The check is successful when the expected image can be found anywhere using the defined algorithm.
Furthermore, you can determine the position of the match.
The following combination of parameters are valid:
find=best
or find=anywhere
find=best(resultX, resultY)
or find=anywhere(resultX, resultY)
- Purpose
-
The image-in-image search allows to compare images if you don't know the exact position and thus cannot define an offset.
The search can be combined with any algorithm and is thus valuable for any purpose.
- Example
-
The exemplary algorithm
algorithm=similarity;expected=0.95;find=best(resultX,resultY)
uses pixel-based similarity check (see subsection 58.2.3)
to find an image of Q as part of the full image. The got image with highlighted region can be found within the run log.
Besides, the variables resultX and resultY are set to the location of the found image.
- Parameters
- find=best
-
Defines that the best match should be used.
- find=anyhwere
-
Defines that the first match which exceeds the expected match probability should be used.

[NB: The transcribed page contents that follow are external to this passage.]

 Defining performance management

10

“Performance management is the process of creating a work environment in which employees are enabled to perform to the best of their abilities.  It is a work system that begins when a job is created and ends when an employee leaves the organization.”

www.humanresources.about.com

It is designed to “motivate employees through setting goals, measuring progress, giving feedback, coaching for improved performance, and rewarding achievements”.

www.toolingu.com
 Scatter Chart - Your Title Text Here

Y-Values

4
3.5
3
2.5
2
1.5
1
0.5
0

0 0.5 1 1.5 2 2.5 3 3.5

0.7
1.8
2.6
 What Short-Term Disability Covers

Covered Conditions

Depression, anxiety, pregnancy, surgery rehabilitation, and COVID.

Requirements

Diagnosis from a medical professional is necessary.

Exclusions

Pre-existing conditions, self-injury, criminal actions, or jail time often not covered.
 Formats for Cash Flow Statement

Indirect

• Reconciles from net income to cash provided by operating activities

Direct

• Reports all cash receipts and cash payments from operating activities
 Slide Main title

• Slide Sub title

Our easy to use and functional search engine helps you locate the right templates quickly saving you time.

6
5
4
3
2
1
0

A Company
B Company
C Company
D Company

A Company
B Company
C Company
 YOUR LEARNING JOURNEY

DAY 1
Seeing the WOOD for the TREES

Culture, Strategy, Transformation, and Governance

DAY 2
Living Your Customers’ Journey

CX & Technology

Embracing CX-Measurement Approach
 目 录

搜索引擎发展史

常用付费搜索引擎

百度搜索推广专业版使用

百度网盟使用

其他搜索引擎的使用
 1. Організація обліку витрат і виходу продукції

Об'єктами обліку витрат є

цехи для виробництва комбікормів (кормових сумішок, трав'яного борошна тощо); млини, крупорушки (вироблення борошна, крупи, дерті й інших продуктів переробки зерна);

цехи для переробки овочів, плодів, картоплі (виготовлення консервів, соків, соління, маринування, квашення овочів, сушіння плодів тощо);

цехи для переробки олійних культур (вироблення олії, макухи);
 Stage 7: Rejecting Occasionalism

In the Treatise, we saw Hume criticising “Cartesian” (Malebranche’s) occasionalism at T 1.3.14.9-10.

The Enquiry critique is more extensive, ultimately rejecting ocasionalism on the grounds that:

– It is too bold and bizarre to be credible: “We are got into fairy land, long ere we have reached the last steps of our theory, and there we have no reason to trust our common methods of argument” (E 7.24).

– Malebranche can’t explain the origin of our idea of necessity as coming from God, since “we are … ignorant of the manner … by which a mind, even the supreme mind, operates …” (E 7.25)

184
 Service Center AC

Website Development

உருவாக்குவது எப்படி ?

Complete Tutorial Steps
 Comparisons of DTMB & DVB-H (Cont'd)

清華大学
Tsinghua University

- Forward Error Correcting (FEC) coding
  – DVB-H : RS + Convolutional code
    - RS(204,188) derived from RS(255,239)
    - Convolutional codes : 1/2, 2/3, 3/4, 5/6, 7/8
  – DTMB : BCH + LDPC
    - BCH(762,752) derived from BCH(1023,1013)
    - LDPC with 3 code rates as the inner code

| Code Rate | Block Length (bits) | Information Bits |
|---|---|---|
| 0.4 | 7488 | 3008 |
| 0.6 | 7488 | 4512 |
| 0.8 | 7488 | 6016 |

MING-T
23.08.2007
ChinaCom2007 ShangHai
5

The image-in-image search uses multiple threads and thus finding anywhere is non-deterministic.
- resultX
resultX
is the name of a QF-Test variable which holds the x-position of the found image.
If a variable for the x-position is defined, a variable for the y-position has to be defined as well (see syntax above).
- resultY
resultY
is the name of a QF-Test variable which holds the y-position of the found image.
If a variable for the y-position is defined, a variable for the x-position has to be defined as well (see syntax above).